The fundus findings are most consistent with active Toxoplasmosis OS with an old Toxo scar in the macula OD

Discussion:  

  • Infection with Toxoplasma gondii is usually congenital but can also be acquired. Ocular toxoplasmosis is typically a recurrent manifestation of congenital disease. It is the most common protozoal eye infection and the most frequent cause of focal retinitis in healthy adults.

Symptoms

  • Floaters and blurry vision are the most common
  • Symptoms are present in over 90% of active disease.

Signs 

  • Unilateral, white yellow focal retinal lesion (retinitis)
  • Overlying vitritis.
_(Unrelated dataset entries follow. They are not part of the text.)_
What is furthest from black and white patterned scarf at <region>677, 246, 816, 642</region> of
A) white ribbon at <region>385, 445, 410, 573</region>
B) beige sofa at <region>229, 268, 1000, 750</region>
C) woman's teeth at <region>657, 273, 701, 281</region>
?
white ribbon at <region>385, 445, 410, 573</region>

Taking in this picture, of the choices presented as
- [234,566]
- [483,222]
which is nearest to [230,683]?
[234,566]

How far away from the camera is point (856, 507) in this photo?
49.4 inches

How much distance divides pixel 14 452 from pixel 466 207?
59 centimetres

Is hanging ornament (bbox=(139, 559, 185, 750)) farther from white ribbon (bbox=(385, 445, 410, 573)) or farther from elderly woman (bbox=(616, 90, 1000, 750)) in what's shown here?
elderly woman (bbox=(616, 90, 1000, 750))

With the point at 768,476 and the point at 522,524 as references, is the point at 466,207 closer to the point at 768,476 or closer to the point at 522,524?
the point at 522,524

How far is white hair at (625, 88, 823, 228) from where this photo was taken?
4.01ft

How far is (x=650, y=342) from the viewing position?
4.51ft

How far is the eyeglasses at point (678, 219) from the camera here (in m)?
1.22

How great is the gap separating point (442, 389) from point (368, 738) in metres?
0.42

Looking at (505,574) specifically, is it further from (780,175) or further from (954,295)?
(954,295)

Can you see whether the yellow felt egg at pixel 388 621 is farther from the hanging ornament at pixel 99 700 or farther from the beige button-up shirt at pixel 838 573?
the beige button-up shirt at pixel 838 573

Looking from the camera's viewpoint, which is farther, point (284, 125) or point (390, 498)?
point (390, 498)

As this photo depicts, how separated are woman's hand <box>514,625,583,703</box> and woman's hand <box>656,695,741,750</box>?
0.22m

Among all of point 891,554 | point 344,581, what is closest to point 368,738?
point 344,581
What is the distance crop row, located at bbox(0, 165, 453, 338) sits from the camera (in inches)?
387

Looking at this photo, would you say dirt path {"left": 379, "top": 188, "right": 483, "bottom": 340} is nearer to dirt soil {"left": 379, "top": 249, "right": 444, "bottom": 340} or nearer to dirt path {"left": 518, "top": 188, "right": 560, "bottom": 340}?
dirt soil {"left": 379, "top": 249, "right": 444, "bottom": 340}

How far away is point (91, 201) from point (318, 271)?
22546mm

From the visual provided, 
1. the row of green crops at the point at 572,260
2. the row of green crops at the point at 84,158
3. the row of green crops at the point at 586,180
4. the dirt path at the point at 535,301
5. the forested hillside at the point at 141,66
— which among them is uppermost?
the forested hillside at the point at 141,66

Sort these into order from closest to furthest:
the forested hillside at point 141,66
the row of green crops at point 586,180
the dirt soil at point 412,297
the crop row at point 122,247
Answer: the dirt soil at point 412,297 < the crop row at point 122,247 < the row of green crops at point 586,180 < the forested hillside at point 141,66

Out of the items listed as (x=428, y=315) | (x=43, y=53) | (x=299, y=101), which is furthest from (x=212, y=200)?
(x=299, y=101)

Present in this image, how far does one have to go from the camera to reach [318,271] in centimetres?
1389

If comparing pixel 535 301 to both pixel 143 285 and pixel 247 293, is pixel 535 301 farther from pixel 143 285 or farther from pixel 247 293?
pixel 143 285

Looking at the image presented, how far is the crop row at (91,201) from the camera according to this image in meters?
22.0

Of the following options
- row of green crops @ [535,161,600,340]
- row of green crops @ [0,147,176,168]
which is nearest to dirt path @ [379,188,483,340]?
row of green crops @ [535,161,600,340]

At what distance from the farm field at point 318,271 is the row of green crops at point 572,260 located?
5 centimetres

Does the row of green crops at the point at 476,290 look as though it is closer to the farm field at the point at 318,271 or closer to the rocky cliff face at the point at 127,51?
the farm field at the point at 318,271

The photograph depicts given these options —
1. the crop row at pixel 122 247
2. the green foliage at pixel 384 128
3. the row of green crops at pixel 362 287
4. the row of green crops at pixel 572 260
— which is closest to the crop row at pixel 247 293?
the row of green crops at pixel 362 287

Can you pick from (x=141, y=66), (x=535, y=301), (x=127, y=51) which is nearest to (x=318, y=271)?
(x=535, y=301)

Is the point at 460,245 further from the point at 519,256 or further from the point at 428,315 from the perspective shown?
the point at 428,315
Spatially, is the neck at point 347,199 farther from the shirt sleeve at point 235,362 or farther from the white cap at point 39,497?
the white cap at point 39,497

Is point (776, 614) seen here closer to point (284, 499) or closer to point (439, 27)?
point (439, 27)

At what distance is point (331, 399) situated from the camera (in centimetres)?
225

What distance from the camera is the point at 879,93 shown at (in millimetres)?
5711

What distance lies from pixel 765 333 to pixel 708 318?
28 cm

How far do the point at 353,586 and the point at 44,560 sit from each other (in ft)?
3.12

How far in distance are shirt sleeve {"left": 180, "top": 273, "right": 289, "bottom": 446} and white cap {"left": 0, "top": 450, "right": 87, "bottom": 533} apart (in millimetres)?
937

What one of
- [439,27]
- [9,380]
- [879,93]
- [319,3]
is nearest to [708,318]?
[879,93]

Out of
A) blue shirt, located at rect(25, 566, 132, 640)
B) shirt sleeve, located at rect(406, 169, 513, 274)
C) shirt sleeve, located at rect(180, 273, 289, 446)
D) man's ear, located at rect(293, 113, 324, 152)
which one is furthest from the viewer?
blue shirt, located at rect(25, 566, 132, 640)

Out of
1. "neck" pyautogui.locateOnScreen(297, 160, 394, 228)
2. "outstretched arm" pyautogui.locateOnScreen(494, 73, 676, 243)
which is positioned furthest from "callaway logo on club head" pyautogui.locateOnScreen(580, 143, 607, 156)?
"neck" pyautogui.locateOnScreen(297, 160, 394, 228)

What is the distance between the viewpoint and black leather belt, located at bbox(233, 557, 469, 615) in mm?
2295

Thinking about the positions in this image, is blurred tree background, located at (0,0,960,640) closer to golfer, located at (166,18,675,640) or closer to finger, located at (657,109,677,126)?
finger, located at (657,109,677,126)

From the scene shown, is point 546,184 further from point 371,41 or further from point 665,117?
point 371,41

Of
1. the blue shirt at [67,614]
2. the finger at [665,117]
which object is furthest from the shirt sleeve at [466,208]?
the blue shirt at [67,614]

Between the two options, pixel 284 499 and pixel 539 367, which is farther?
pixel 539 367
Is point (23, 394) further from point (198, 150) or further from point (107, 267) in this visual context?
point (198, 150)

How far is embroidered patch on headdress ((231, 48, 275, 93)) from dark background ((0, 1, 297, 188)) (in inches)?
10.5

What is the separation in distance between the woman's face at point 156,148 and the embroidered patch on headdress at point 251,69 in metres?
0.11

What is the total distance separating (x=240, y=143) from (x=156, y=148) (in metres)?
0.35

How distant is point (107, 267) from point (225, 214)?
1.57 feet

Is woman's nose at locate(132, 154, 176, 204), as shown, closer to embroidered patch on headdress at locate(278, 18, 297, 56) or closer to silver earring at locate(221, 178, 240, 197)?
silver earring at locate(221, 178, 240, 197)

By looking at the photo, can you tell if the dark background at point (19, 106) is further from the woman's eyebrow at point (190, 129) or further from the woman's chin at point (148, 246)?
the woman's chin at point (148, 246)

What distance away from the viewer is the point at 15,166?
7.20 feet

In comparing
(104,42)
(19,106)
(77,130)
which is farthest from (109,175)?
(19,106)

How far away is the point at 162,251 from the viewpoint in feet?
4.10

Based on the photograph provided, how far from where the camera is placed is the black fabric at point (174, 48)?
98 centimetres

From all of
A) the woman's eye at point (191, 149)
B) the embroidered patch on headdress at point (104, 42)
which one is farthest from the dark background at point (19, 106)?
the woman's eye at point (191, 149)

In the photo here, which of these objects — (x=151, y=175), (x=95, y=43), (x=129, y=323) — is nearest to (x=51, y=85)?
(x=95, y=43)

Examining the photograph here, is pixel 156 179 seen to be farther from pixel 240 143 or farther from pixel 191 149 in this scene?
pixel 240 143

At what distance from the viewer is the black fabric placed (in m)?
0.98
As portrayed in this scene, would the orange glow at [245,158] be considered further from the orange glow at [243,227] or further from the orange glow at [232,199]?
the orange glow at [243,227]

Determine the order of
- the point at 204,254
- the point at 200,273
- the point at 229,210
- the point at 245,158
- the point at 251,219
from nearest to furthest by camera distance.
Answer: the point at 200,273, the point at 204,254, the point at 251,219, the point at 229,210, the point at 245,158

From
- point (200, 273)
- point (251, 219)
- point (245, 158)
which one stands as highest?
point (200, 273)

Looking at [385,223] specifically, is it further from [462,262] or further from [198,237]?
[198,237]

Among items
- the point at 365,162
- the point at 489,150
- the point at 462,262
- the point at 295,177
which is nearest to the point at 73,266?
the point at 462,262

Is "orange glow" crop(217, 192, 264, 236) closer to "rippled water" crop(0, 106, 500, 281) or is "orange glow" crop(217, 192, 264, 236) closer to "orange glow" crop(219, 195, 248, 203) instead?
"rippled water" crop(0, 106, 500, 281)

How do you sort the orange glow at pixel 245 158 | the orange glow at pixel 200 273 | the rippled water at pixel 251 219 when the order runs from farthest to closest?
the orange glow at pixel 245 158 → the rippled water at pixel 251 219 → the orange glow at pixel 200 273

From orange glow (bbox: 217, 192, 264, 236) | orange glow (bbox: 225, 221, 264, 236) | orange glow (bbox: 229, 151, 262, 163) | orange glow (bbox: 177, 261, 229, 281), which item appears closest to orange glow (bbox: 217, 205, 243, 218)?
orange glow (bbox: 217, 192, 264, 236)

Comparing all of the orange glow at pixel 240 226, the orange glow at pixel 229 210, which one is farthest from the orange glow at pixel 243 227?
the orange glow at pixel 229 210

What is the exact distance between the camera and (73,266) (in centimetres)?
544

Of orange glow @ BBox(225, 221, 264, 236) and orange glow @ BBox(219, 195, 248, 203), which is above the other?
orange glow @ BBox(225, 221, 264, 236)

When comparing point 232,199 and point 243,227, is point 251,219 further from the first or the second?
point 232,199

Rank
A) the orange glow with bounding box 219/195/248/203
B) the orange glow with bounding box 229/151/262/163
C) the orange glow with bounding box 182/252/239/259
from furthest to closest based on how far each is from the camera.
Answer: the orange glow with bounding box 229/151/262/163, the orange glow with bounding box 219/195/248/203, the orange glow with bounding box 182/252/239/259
Vitritis could be dense giving the classic “headlight in the fog” appearance
  • Chorioretinal scar adjacent to the active lesion or in the fellow eye.
  • Occasionally, associated hemorrhage, vasculitis can be seen
  • Papillitis, mild iritis, scleritis can also be present

Diagnosis 

  • Typically made clinically without the need for serology
  • FA findings: late staining of the area of retinitis with hyperfluorescence of the optic disc.

Pathophysiology

  • Infection occurs through ingestion of T. gondii oocysts from cats (acquired) or by maternal transplacental spread (congenital)
  • Mother usually is infected while pregnant
  • If parasite reaches the eye, a retinitis takes place with secondary choroiditis.
  • The immune system controls the infection and the organism encysts and remain dormant for years.
  • The cysts eventually rupture releasing organisms into surrounding retina.

Treatment

  • Self-limited disease in immunocompetent patients
  • Treatment indicated if:

    • Retinitis lesion is 2-3mm from fovea or the optic disc
    • Extrmacular lesions with severe retinitis

  • Therapy consists of pyrimethamine, sulfadiazine, folinic acid and steroid
  • Bactrim and Clindamycin have been used
  • Oral steroid should never be given without concurrent antibiotics.
  • Prognosis is usually good unless retinitis involes the fovea or optic nerve.